Dataset excerpts START
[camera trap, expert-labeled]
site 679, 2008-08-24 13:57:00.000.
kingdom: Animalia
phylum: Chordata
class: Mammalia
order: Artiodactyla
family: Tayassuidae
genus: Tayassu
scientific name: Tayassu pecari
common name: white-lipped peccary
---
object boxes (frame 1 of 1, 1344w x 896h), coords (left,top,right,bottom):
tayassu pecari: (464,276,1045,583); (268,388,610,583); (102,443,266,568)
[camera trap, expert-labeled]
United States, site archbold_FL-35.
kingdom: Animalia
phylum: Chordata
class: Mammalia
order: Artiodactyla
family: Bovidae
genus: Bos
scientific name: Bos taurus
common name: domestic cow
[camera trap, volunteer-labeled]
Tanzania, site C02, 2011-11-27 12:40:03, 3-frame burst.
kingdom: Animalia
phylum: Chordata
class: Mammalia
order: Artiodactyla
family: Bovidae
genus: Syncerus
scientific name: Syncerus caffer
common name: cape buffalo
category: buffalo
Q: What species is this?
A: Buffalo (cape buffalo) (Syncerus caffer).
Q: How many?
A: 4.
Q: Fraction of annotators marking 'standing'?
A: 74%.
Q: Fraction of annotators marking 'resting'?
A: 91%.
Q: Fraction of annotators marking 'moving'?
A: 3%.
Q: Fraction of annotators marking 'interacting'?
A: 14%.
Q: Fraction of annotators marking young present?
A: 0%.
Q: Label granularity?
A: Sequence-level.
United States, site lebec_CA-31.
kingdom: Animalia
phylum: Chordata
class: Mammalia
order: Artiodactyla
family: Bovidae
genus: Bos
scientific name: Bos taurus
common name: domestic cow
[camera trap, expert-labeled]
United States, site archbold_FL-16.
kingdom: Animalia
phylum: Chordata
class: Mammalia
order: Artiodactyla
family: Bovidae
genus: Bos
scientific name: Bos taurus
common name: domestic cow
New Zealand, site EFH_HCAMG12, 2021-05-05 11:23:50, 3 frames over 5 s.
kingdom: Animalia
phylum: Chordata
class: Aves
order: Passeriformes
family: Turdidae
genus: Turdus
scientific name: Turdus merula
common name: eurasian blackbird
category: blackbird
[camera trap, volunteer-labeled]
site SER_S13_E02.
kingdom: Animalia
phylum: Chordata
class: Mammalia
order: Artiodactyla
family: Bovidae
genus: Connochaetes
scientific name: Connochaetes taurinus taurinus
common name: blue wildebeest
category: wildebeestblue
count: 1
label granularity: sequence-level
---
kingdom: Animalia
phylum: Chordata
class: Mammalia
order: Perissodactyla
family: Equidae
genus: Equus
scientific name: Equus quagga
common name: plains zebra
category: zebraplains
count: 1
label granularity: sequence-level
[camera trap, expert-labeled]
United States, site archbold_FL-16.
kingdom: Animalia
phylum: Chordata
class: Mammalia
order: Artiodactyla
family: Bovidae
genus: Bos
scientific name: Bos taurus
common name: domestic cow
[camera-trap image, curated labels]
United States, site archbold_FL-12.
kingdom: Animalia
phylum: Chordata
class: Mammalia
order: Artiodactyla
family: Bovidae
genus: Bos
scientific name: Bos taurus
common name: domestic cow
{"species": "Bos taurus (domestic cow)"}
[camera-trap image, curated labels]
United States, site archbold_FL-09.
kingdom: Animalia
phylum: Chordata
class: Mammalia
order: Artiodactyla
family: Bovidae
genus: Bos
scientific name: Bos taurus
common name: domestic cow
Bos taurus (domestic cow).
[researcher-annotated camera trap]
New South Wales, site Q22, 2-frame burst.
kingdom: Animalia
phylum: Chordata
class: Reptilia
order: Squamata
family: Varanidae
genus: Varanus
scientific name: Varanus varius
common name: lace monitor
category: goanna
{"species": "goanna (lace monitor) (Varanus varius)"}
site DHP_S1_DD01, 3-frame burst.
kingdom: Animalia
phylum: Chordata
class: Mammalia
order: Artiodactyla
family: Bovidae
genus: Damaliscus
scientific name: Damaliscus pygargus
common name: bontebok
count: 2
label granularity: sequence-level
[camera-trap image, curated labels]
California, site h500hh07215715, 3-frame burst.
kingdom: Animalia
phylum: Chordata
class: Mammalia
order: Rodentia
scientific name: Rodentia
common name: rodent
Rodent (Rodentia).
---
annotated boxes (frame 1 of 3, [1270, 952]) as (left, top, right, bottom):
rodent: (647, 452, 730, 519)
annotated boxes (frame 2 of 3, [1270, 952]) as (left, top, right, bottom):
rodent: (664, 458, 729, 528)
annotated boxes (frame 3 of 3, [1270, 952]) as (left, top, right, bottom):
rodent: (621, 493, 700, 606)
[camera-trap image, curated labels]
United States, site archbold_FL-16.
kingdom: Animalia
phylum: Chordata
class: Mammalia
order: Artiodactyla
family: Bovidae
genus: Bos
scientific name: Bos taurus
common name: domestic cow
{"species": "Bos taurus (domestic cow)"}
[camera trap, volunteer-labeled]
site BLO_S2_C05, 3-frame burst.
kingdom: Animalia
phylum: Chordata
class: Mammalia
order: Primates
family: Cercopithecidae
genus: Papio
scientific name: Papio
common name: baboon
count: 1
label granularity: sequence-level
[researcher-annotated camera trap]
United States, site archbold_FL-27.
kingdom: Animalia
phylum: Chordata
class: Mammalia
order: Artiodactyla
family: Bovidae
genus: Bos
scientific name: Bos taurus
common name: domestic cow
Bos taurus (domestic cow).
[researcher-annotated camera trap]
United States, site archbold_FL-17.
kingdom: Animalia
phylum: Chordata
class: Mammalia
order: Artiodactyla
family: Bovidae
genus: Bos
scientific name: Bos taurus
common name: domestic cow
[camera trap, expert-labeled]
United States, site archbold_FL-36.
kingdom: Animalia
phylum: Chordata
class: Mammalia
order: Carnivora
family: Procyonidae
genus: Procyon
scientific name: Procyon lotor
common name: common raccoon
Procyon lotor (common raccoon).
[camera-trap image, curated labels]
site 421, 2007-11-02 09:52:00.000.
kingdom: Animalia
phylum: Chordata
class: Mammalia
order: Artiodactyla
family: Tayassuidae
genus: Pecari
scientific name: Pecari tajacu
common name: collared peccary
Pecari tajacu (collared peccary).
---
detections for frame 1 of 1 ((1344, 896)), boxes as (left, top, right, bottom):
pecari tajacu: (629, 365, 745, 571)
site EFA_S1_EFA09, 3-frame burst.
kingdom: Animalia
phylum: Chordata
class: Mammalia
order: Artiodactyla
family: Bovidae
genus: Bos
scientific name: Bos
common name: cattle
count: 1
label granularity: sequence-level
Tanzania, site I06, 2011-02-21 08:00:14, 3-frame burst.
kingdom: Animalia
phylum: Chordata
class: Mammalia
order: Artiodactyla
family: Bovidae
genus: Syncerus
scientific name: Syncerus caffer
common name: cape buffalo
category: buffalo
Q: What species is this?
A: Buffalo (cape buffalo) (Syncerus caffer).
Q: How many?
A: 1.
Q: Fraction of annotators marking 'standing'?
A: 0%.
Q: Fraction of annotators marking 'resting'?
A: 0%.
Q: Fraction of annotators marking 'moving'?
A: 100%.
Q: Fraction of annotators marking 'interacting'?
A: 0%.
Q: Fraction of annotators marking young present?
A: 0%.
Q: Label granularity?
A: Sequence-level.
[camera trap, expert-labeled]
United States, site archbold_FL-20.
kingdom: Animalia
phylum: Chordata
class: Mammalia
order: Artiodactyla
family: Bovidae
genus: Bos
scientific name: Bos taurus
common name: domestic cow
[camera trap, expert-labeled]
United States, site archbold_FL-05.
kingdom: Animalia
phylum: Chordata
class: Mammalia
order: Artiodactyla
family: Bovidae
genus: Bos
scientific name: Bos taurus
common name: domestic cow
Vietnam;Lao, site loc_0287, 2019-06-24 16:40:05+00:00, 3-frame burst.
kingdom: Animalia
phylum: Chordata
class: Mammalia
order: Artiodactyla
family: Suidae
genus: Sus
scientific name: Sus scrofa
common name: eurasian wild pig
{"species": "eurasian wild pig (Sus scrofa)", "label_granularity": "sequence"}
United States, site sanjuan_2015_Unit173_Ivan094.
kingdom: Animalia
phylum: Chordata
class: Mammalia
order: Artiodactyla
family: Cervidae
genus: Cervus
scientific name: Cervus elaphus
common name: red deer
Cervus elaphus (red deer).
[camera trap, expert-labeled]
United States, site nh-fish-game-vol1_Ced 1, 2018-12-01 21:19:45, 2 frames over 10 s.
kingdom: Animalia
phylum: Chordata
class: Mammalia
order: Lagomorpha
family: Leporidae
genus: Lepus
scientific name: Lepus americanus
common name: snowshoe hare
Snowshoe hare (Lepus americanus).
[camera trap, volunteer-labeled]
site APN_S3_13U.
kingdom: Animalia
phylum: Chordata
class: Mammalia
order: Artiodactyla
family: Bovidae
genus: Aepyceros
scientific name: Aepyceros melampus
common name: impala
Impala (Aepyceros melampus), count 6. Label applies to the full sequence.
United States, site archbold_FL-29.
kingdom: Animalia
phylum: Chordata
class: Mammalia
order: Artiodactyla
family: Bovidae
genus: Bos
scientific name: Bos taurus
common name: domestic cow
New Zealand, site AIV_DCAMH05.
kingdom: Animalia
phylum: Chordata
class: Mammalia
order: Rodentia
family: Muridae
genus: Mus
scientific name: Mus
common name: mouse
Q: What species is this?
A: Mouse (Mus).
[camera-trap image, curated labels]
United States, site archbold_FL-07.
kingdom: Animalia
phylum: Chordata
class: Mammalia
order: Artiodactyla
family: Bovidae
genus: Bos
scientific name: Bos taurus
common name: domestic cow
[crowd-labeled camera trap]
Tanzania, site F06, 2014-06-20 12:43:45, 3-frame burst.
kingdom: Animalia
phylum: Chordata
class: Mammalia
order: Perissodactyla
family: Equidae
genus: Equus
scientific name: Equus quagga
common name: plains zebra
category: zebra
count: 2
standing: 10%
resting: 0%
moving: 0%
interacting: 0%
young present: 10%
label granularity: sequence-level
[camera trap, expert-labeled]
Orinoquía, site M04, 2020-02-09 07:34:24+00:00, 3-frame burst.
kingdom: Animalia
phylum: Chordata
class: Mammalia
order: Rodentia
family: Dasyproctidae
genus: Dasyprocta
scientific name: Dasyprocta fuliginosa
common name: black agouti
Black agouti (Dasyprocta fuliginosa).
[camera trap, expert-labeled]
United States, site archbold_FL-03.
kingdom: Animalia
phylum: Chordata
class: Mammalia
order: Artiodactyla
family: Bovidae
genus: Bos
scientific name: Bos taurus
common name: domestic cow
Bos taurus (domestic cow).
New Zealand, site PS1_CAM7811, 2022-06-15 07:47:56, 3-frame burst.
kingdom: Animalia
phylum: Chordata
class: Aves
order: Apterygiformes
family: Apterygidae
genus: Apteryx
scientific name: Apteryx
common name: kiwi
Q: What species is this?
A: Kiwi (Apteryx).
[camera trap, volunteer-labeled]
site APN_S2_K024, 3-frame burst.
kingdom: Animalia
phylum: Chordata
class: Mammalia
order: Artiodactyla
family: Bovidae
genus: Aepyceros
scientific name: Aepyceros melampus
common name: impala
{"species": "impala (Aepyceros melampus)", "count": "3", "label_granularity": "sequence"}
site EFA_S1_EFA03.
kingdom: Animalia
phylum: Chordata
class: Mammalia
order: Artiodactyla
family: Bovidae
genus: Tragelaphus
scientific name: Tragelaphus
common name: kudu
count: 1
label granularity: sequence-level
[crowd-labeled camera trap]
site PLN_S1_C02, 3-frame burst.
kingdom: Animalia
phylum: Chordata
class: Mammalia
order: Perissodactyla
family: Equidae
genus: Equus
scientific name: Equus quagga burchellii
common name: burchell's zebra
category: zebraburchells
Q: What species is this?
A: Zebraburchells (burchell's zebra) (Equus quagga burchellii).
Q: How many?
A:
Dataset excerpts END
● Action item
Look through the records and give only the number of lines where the string "Zealand" appears.

● Task response
3